First, the usual disclaimer for a foreign film that received a dodgy initial release in the U.S.—this Australian feature was originally titled The Cars That Ate Paris, but the fine folks at New Line Cinema must have assumed that American moviegoers would wrongly assume the picture was set in France. Hence the moniker on the above poster: The Cars That Eat People. And while automobiles don’t actually consume any people (or municipalities) in the picture, onscreen events are so bizarre that carnivorous vehicles wouldn’t have represented much of a stretch. Incredibly, this grim phantasmagoria represents the directorial debut of Peter Weir, who subsequently joined the ranks of the world’s most respected filmmakers. One assumes that the normally high-minded Weir envisioned the picture as a satire on consumerist culture (and on the eccentricities of rural Australians), but the surpassing weirdness of The Cars That Ate Paris is highly distracting. The picture doesn’t cross over into outright surrealism, but it comes close.

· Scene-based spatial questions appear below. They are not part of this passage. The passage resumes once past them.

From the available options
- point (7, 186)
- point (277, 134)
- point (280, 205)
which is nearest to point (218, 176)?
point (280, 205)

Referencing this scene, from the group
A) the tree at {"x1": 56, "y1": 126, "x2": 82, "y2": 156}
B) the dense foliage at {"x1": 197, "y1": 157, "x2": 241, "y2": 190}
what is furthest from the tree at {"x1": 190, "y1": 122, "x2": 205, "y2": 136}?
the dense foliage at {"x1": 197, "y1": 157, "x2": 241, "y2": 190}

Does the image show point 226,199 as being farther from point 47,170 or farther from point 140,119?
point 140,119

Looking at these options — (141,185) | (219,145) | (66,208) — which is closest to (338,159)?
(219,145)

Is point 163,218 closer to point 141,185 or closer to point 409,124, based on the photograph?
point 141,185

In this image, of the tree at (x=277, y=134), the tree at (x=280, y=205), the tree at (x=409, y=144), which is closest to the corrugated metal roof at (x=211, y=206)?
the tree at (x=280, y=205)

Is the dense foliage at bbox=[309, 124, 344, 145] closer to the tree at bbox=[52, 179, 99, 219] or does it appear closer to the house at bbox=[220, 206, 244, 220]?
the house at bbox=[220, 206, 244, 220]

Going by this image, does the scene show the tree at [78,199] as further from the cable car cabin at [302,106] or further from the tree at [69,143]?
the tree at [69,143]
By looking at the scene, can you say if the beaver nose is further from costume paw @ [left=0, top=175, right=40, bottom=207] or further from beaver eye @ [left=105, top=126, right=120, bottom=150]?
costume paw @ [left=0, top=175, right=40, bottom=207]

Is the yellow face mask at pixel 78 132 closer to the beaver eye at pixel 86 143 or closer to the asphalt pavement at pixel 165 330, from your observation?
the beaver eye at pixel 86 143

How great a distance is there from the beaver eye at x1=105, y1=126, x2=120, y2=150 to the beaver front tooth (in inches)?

Framed somewhat like a horror movie, The Cars That Ate Paris presents a fictional Australian municipality called Paris, where the main business is scavenging parts from cars that crash on a nasty mountaintop road just outside of town. In fact, Paris residents actually cause these accidents, evading notice from authorities by concealing evidence. Worse, survivors are taken to the local hospital and lobotomized, which is why the hospital is stocked with people in semi-vegetative states. One night, a sad-sack type named Arthur (Terry Camilleri) and his brother fall into the Paris trap, and only Arthur survives. For reasons that never become particularly clear, the mayor of Paris, Les (John Meillon), decides to accept Arthur into the town’s regular population. Conveniently for the plot, Arthur is afraid of driving because he once caused a fatal vehicular accident, so he has no real means of escape. Much of The Cars That Ate Paris depicts Arthur’s integration into the strange rhythms of Paris culture. The movie also dramatizes strife between the town’s established power structure and youthful rebels led by Charlie (Bruce Spence). The whole strange predicament concludes with a citywide celebration that turns into a bloody riot. During the climax, Weir unleashes such peculiar vignettes as the mayor reading an intense poem filled with Aussie patois (never has the word “billabong” found a more suitable home). Meanwhile, the youth gang rages through the town in customized cars festooned with spikes and other lethal adornments.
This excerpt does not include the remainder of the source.